Text excerpt Start Marker

Tony NAMATE began to build a following and his reputation as one of Zimbabwe’s leading cartoonists in the early 1990’s as the cartoonist for ‘Horizon’, with his features 'Bob's Your Uncle' and ‘Chikwama’; the fat cigar toking character who would later morph into the straw-hatted war vet.
He remembers his first cartoon about Robert Mugabe (in 1992) didn't dare show the president, but rather a student protest; with a banner reading 'Down With Mugabe'. Even then, "those three words could make you disappear," he recalls. So he decided he may as well actually depict the president in his cartoons!When he joined Associated Newspapers as editorial cartoonist for their Daily News title in January 1999, it was a critical time in Zimbabwe politics. "Twenty years after our 1980 independence, war vets were still gunning for their forty acres and a mule”, he remembers.

Text excerpt End Marker
Data extract Start Marker

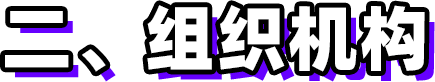 二、组织机构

Data extract End Marker

- [Exercise 1]:
Based on the passage about Tony Namate, decide whether each statement agrees with it. Answer yes or no for each, and quote the words of the passage that settle it.
(a) Namate's first cartoon about Robert Mugabe, in 1992, showed the president himself.
(b) Namate joined Associated Newspapers as editorial cartoonist for the Daily News in January 1999.
(c) The character Chikwama was described as fat and cigar-toking.
- [Exercise 2]: Carry on the passage about Tony Namate, picking up after its final sentence.

- [Expected output 1]:
(a) No: "didn't dare show the president, but rather a student protest"
(b) Yes: "When he joined Associated Newspapers as editorial cartoonist for their Daily News title in January 1999"
(c) Yes: "the fat cigar toking character"

- [Expected output 2]:
"That year saw the formation of the opposition Movement for Democratic Change (MDC) party and a Constitutional Commission, and the emergence of Constitutional spokesman Jonathan ‘the people have spoken’ Moyo as a political farce… er…force. The following year witnessed deadly farm invasions which led to several people being killed and tortured, and 500 000 farm workers fleeing for their lives into the cities (they would later be uprooted in Operation Murambatsvina, a brutal nationwide destruction of people’s homes and businesses)."
The state-sponsored pre-election violence of 2000 remains unprecedented in its brutality. Droves of Zimbabweans fled the country. Several MDC supporters were burnt alive in their huts. Rape was employed as a weapon against women.
NAMATE’s cartoons recorded the horrific events, heaping ridicule on Robert Mugabe's government and bringing attention to its abuses. Readers responded enthusiastically, attracting the attention of the UK's ‘Daily Telegraph’ which described his cartoons as a barometer of the events unfolding in Zimbabwe at that time. He even received a bizarre call from the notorious Harare Central Police station: a senior police officer wanted him to know that she and her colleagues were fully behind his work!
"I was totally flummoxed," recalls the cartoonist.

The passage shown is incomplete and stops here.